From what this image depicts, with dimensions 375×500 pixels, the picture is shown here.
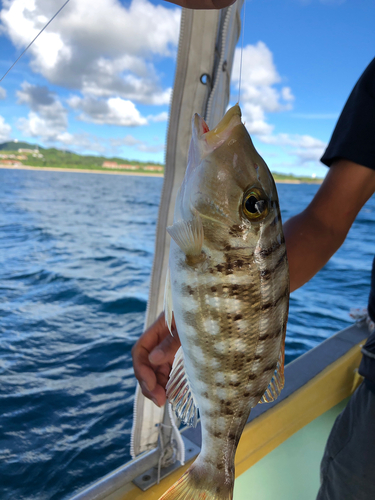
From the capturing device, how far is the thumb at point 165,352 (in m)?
1.12

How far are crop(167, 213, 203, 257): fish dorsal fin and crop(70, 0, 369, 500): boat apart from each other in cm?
88

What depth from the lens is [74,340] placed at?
20.7ft

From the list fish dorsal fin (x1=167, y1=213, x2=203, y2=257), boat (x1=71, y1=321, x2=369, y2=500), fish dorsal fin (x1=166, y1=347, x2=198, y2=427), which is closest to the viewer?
fish dorsal fin (x1=167, y1=213, x2=203, y2=257)

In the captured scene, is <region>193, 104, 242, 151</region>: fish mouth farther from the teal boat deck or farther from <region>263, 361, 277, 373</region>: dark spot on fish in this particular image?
the teal boat deck

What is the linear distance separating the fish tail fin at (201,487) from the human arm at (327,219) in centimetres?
76

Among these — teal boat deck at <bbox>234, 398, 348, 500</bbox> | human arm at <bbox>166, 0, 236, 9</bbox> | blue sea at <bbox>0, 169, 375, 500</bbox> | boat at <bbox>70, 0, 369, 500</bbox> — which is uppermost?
human arm at <bbox>166, 0, 236, 9</bbox>

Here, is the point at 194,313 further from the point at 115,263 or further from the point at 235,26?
the point at 115,263

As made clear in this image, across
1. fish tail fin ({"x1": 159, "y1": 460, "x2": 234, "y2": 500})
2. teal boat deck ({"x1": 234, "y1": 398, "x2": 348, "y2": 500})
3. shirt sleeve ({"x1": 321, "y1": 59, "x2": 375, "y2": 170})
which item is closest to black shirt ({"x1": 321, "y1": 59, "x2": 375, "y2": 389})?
shirt sleeve ({"x1": 321, "y1": 59, "x2": 375, "y2": 170})

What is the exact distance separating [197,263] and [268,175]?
317mm

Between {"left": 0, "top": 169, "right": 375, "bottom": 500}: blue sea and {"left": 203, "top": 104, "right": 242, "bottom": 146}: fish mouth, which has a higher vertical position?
{"left": 203, "top": 104, "right": 242, "bottom": 146}: fish mouth

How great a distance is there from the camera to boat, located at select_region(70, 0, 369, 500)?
1.58 metres

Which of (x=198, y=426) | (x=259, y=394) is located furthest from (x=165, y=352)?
(x=198, y=426)

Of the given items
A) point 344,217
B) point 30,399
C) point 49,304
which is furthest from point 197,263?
point 49,304

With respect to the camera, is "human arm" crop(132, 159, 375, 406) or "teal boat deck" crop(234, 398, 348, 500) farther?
"teal boat deck" crop(234, 398, 348, 500)
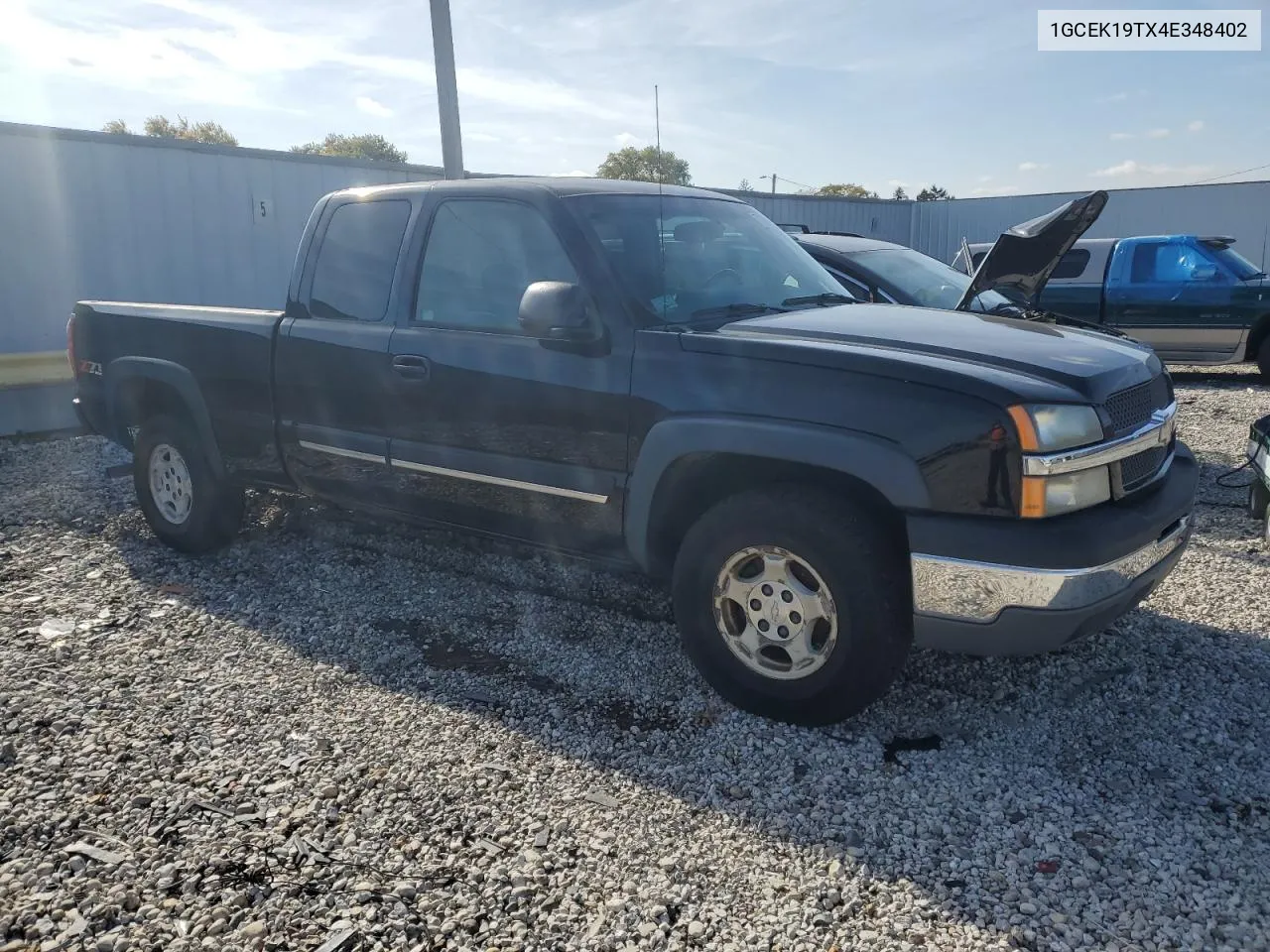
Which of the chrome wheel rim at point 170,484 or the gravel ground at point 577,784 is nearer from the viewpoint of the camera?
the gravel ground at point 577,784

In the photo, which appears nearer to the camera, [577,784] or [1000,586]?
[1000,586]

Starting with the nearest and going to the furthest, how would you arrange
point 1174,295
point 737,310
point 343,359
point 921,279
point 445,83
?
point 737,310 → point 343,359 → point 921,279 → point 445,83 → point 1174,295

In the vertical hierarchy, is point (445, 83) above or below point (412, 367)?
above

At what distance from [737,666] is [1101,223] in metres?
20.0

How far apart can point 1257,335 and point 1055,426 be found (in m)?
10.4

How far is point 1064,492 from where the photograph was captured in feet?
9.28

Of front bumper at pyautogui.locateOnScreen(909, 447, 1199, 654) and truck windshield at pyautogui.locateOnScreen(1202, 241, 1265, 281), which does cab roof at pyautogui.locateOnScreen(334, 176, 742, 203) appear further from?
truck windshield at pyautogui.locateOnScreen(1202, 241, 1265, 281)

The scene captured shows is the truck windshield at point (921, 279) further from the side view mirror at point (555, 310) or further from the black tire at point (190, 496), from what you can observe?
the black tire at point (190, 496)

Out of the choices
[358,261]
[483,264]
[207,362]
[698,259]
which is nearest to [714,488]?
[698,259]

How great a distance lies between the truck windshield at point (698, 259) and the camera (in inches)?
142

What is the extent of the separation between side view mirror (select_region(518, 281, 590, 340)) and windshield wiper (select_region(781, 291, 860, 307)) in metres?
0.96

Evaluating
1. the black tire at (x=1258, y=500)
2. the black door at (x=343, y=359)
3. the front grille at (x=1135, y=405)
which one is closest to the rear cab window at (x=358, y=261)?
the black door at (x=343, y=359)

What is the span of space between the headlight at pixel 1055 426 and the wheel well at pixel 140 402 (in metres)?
4.32

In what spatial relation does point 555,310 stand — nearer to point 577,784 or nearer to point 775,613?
point 775,613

> **WRITTEN REQUEST**: Please return every item above verbatim, leaving out the pictures.

> **ANSWER TO THE TASK**:
From what this image depicts, with dimensions 375×500 pixels, the picture is shown here.
From the capturing device, how far is the thumb at point 165,352 (in m)?
1.12

How far are crop(167, 213, 203, 257): fish dorsal fin and crop(70, 0, 369, 500): boat apart from each other in cm?
88

What depth from the lens is [74,340] placed at?
20.7ft

From the list fish dorsal fin (x1=167, y1=213, x2=203, y2=257), boat (x1=71, y1=321, x2=369, y2=500), fish dorsal fin (x1=166, y1=347, x2=198, y2=427), which is closest to the viewer?
fish dorsal fin (x1=167, y1=213, x2=203, y2=257)

In the captured scene, is <region>193, 104, 242, 151</region>: fish mouth farther from the teal boat deck or farther from <region>263, 361, 277, 373</region>: dark spot on fish in this particular image?
the teal boat deck

What is the linear distance separating the fish tail fin at (201,487) from the human arm at (327,219) in centimetres?
76

Among these — teal boat deck at <bbox>234, 398, 348, 500</bbox> | human arm at <bbox>166, 0, 236, 9</bbox> | blue sea at <bbox>0, 169, 375, 500</bbox> | boat at <bbox>70, 0, 369, 500</bbox> — which is uppermost?
human arm at <bbox>166, 0, 236, 9</bbox>

Here, is the point at 194,313 further from the point at 115,263 or further from the point at 235,26?
the point at 115,263

As made clear in this image, across
1. fish tail fin ({"x1": 159, "y1": 460, "x2": 234, "y2": 500})
2. teal boat deck ({"x1": 234, "y1": 398, "x2": 348, "y2": 500})
3. shirt sleeve ({"x1": 321, "y1": 59, "x2": 375, "y2": 170})
which item is closest to black shirt ({"x1": 321, "y1": 59, "x2": 375, "y2": 389})?
shirt sleeve ({"x1": 321, "y1": 59, "x2": 375, "y2": 170})

What is the exact distance separating [197,263] and [268,175]?
317mm

Between {"left": 0, "top": 169, "right": 375, "bottom": 500}: blue sea and {"left": 203, "top": 104, "right": 242, "bottom": 146}: fish mouth, which has a higher vertical position?
{"left": 203, "top": 104, "right": 242, "bottom": 146}: fish mouth

How great a distance is there from the camera to boat, located at select_region(70, 0, 369, 500)?
1.58 metres

Which of (x=198, y=426) | (x=259, y=394) is located furthest from (x=165, y=352)?
(x=198, y=426)

Of the given items
A) point 344,217
B) point 30,399
C) point 49,304
which is furthest from point 197,263?
point 49,304

With respect to the camera, is "human arm" crop(132, 159, 375, 406) or "teal boat deck" crop(234, 398, 348, 500) farther?
"teal boat deck" crop(234, 398, 348, 500)
Which of the chrome wheel rim at point 170,484 or the gravel ground at point 577,784 is nearer from the viewpoint of the camera?
the gravel ground at point 577,784

In the photo, which appears nearer to the camera, [577,784] or [1000,586]?
[1000,586]

Starting with the nearest and going to the furthest, how would you arrange
point 1174,295
point 737,310
point 343,359
point 921,279
point 445,83
?
point 737,310 → point 343,359 → point 921,279 → point 445,83 → point 1174,295

In the vertical hierarchy, is point (445, 83) above or below point (412, 367)?
above

At what distance from [737,666] is [1101,223] in metres?
20.0

How far apart can point 1257,335 and point 1055,426 be found (in m)?
10.4

How far is point 1064,492 from where the photograph was captured in feet?
9.28

Of front bumper at pyautogui.locateOnScreen(909, 447, 1199, 654) and truck windshield at pyautogui.locateOnScreen(1202, 241, 1265, 281), which does cab roof at pyautogui.locateOnScreen(334, 176, 742, 203) appear further from?
truck windshield at pyautogui.locateOnScreen(1202, 241, 1265, 281)

The scene captured shows is the truck windshield at point (921, 279) further from the side view mirror at point (555, 310) or further from the black tire at point (190, 496), from what you can observe?
the black tire at point (190, 496)

Out of the choices
[358,261]
[483,264]
[207,362]
[698,259]
which is nearest to [714,488]?
[698,259]

How great a distance lies between the truck windshield at point (698, 259) and the camera (in inches)?
142

What is the extent of the separation between side view mirror (select_region(518, 281, 590, 340)) and windshield wiper (select_region(781, 291, 860, 307)) in metres?
0.96

Evaluating
1. the black tire at (x=1258, y=500)
2. the black door at (x=343, y=359)
3. the front grille at (x=1135, y=405)
which one is closest to the rear cab window at (x=358, y=261)?
the black door at (x=343, y=359)

What is the span of space between the headlight at pixel 1055 426 and the wheel well at pixel 140 402 (in metres)?
4.32

In what spatial relation does point 555,310 stand — nearer to point 577,784 or nearer to point 775,613?
point 775,613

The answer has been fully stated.